Scene question material:

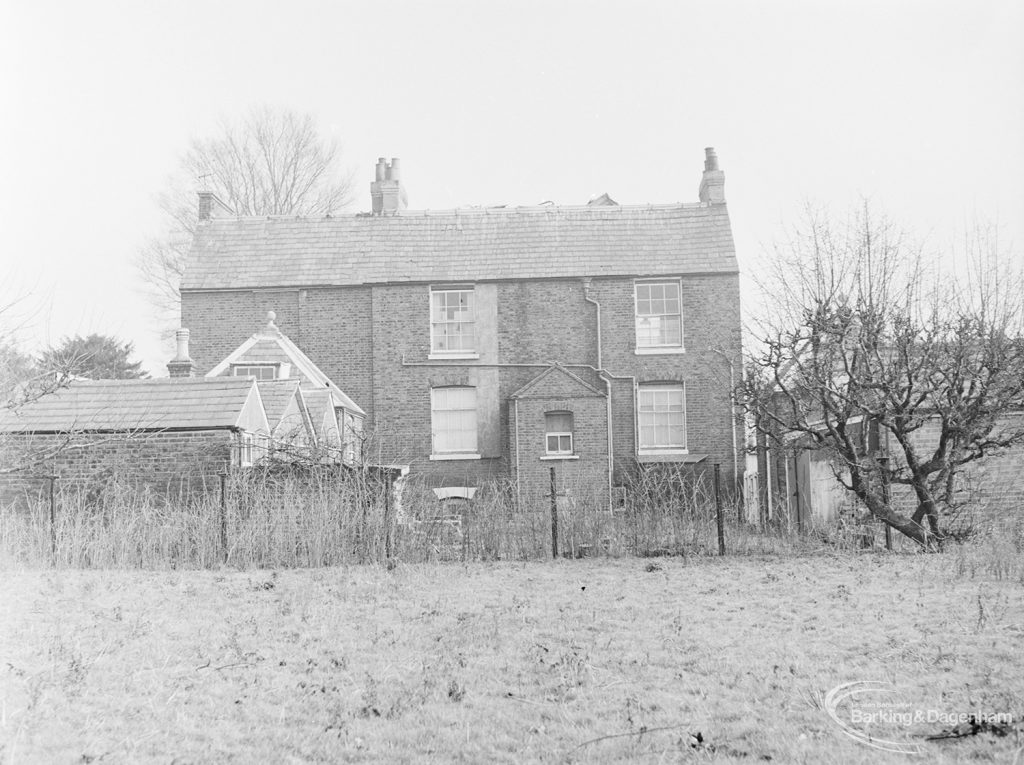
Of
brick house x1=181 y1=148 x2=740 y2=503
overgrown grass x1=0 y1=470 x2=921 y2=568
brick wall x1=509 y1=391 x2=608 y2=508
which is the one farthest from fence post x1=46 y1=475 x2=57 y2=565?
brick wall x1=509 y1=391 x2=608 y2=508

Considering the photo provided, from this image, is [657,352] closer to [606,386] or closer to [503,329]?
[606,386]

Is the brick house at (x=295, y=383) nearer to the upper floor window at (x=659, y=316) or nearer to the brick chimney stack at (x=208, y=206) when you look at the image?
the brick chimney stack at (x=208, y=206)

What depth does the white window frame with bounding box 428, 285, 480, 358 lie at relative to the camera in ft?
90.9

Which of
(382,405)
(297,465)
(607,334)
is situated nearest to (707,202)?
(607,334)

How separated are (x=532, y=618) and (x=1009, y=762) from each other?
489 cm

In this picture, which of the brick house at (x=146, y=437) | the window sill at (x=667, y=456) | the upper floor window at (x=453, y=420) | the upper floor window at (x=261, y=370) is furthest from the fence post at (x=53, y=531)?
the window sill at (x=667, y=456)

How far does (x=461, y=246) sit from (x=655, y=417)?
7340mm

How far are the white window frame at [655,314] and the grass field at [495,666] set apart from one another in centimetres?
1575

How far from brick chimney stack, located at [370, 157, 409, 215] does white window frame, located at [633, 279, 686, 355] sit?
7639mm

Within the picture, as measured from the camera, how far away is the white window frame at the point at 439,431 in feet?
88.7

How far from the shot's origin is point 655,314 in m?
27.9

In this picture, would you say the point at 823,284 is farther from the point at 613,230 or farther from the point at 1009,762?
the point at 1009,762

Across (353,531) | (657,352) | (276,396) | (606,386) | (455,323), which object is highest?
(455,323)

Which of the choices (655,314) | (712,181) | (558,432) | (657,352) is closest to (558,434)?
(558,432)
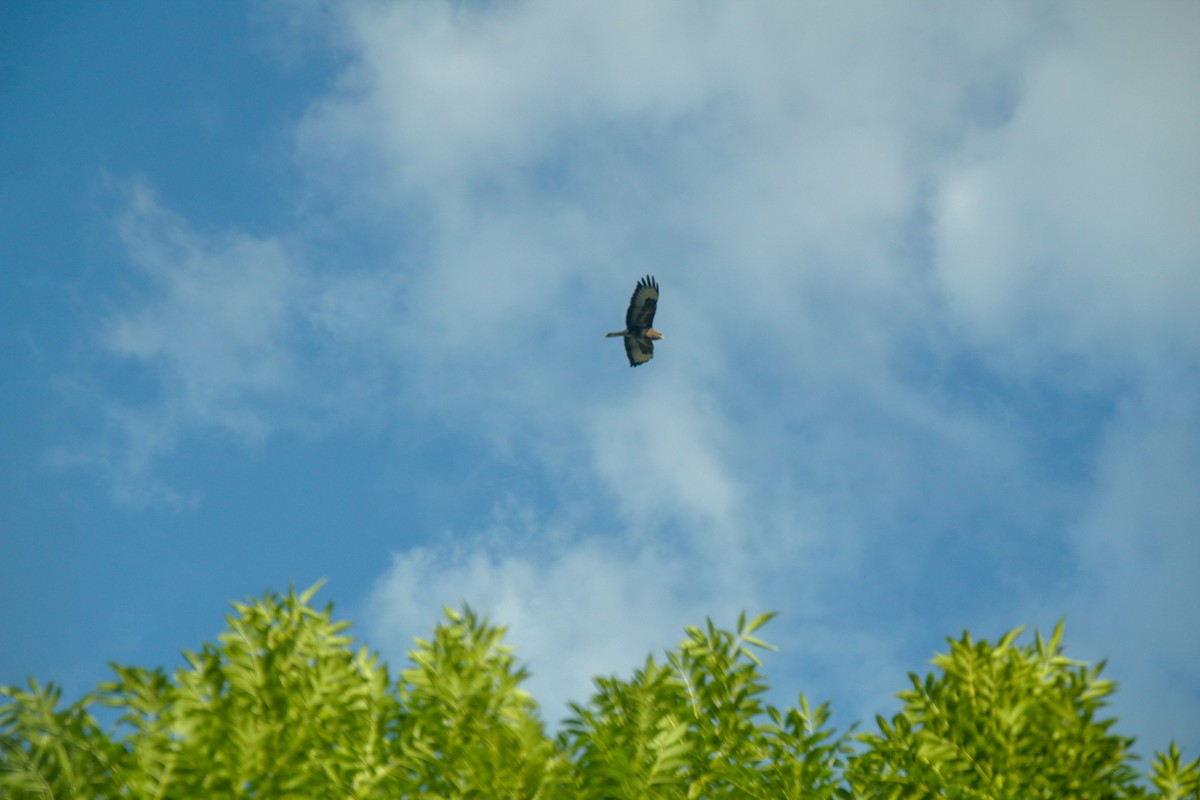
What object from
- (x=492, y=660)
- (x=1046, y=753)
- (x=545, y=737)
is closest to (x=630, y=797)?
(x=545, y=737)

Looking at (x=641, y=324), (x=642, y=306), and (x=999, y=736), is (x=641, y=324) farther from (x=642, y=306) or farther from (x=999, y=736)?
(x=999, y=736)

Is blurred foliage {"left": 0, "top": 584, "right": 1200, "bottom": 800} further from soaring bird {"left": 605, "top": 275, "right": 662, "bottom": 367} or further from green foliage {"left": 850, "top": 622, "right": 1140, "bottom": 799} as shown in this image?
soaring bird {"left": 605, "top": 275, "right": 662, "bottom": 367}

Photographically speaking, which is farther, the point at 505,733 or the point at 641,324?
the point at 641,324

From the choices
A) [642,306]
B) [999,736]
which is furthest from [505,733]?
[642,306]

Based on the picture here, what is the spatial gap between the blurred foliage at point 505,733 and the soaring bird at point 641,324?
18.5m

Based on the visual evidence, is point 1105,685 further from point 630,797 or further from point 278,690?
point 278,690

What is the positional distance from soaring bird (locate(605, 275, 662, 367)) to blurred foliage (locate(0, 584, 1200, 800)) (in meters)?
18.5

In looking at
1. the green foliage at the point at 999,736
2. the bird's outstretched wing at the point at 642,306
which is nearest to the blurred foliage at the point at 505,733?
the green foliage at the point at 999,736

---

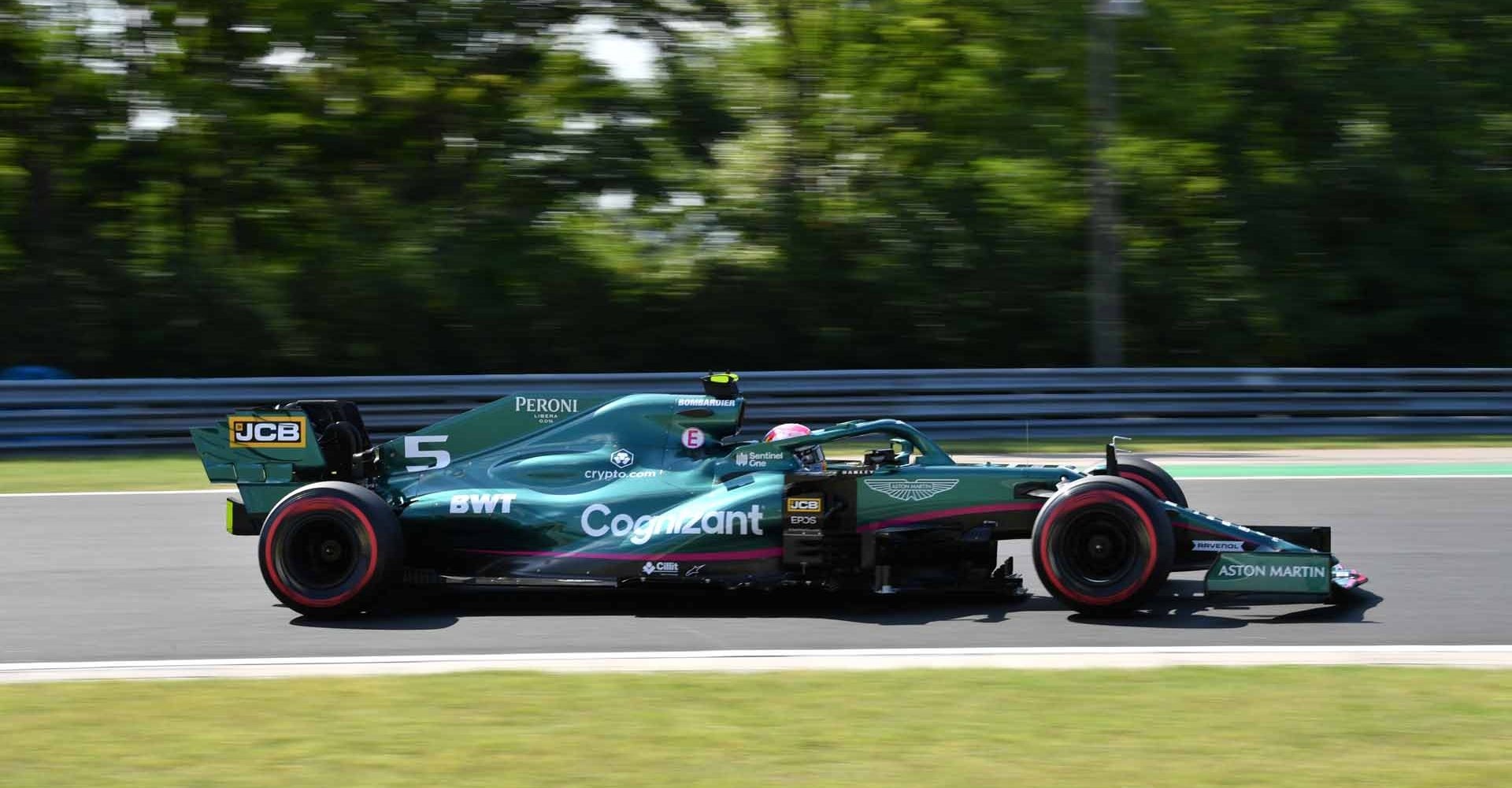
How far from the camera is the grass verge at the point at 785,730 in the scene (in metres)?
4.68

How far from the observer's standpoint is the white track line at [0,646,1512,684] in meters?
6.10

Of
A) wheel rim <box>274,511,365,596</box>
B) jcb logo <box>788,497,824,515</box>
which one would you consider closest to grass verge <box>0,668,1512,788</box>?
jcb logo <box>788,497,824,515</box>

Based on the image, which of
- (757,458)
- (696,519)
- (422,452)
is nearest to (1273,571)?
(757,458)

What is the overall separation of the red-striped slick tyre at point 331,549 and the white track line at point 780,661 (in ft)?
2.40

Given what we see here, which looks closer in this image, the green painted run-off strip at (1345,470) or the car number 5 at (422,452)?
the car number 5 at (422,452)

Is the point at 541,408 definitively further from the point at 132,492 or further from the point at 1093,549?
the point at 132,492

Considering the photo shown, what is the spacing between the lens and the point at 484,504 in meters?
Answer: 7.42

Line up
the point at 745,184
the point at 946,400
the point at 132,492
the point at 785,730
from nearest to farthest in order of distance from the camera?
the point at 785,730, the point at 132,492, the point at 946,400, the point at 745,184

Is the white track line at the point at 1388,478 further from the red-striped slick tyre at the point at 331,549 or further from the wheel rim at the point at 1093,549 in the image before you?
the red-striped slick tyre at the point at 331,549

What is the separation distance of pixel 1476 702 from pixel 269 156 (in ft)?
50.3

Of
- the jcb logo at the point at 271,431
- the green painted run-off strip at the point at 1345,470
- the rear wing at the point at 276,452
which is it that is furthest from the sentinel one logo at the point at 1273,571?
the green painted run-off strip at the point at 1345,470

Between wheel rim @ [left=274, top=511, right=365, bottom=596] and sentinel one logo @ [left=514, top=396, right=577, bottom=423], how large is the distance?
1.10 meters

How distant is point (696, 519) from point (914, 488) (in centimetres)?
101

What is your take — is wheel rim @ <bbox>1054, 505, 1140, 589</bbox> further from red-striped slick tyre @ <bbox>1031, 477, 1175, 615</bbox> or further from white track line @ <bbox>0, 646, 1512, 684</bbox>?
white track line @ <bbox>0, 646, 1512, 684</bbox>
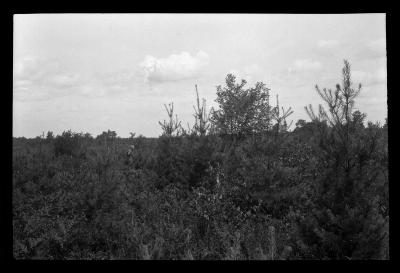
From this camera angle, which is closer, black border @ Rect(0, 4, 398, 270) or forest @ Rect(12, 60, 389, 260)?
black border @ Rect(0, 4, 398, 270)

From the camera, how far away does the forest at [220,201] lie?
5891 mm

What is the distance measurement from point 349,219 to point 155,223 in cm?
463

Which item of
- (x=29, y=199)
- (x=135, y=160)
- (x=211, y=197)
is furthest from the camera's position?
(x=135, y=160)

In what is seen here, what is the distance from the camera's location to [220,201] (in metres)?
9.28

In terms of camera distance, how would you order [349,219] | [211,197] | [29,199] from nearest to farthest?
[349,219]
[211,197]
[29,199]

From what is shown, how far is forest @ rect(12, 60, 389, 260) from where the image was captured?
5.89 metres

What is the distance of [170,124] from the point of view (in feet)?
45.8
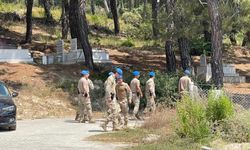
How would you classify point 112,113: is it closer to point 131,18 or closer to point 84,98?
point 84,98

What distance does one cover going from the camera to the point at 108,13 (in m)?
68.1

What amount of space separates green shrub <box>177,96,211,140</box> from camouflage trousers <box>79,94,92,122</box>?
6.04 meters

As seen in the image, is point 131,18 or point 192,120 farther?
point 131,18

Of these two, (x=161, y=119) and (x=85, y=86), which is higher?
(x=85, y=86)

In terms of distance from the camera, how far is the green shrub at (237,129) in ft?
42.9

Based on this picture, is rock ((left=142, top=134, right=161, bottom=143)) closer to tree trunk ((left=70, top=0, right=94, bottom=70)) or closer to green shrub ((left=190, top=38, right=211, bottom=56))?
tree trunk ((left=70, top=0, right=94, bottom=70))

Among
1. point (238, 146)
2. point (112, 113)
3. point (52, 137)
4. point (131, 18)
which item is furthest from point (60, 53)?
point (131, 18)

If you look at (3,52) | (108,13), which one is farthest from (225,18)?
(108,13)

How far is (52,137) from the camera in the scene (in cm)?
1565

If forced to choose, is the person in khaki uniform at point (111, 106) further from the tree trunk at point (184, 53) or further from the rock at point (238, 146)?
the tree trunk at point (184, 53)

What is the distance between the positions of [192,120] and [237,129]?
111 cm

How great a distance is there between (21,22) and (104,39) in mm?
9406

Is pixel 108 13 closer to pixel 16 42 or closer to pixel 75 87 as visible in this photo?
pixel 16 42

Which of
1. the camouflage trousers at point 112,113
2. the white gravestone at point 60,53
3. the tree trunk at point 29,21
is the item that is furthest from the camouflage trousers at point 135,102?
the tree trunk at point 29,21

Aim of the task: Report each line in the material above that contains the string "item", copying every such line in full.

Solution to the exercise:
Which item of
which item is furthest from point (60, 53)?
is the item that is furthest from the camouflage trousers at point 135,102?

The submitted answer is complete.